Seven-year ban for boss over charity collapse
The boss of a leading alcohol and drug addiction charity has been given a seven-year director disqualification for causing it to collapse by entering into financial contracts that set unachievable targets
12 Jun 2019
Ian Wardle, of Bolton, was the CEO and de facto director of the Lifeline Project, a registered £60m charity employing 1,300 employees across 90 sites throughout the country.
Incorporated in 1984, the charity provided drug and alcohol rehabilitation services to over 80,000 people across England and Scotland, including a number of prisoners.
However, it called in insolvency practitioners in March 2017 after being unable to pay its debts following a financial shortfall of £1.4m. Just over a year later, in June 2018, the charity was placed in voluntary liquidation by joint administrators from FRP Advisory.
The administrator’s report to the Insolvency Service, found the charity owed nearly £4m to unsecured creditors and an estimated £280,000 in pension contributions, and triggered an investigation. Insolvency Service enquiries revealed that, between August 2015 and January 2016, Wardle had entered the charity into three payments by results (PbR) contracts with various local authorities.
A PbR contract is common in the health services industry, where payment is only made for services if certain pre-agreed targets are met. Wardle, however, signed these contracts without undertaking the necessary due diligence and failed to realise that the targets set were unachievable.

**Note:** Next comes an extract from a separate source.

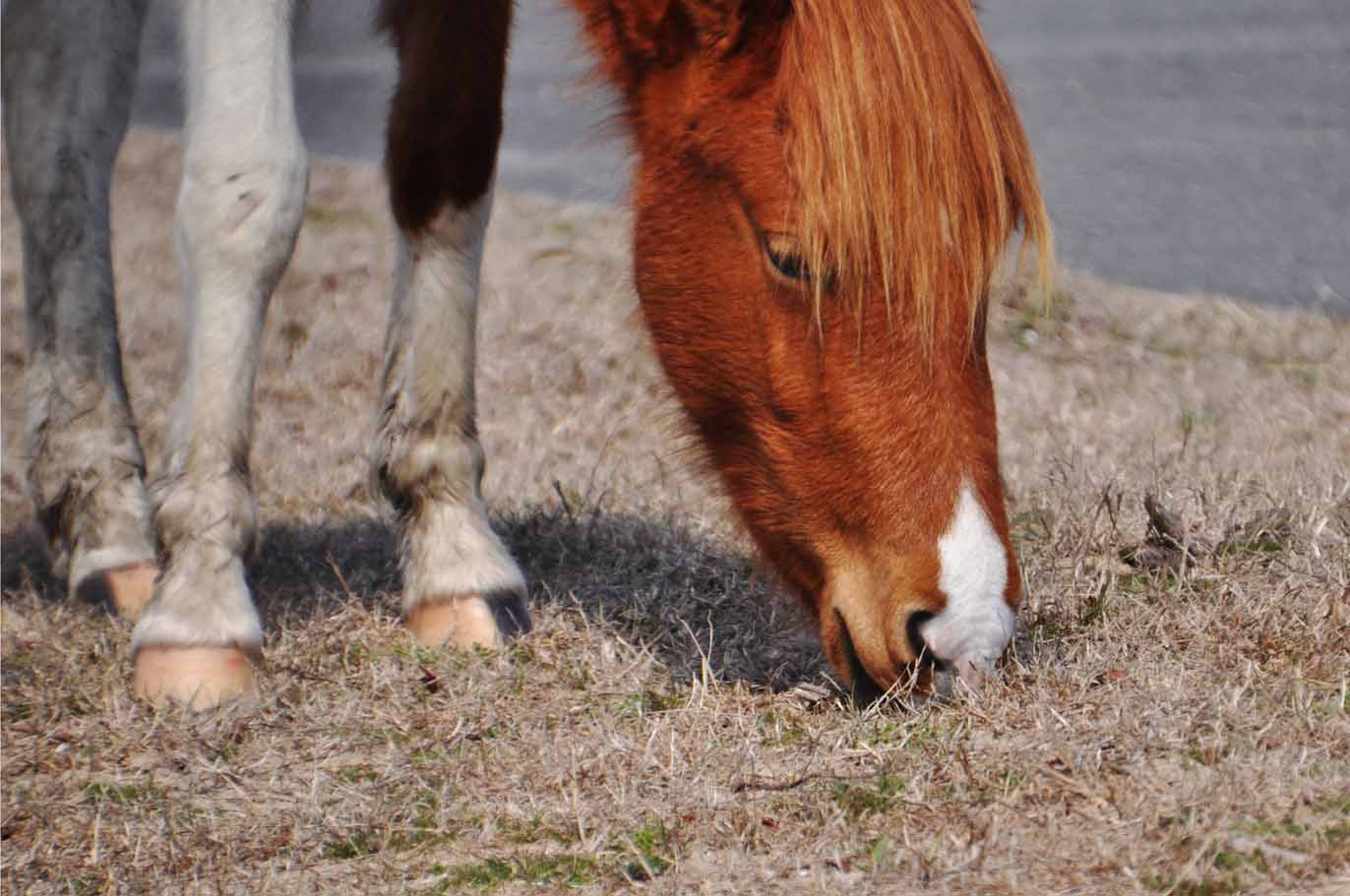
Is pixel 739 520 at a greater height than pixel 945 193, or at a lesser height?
lesser

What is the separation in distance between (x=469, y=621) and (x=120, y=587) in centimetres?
93

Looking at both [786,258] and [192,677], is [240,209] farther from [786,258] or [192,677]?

This resulted in the non-payment of more than £1.4m – the shortfall that caused the charity to close. Robert Clarke, Chief Investigator for the Insolvency Service, said: ‘This case highlights the damage an irresponsible director can do even to longstanding charities and businesses that have served their communities well for decades.
‘The lengthy disqualification is a warning to other directors who handle charitable funds that the Insolvency Service stands ready to take action to prevent the infliction of further damage to the charity sector.’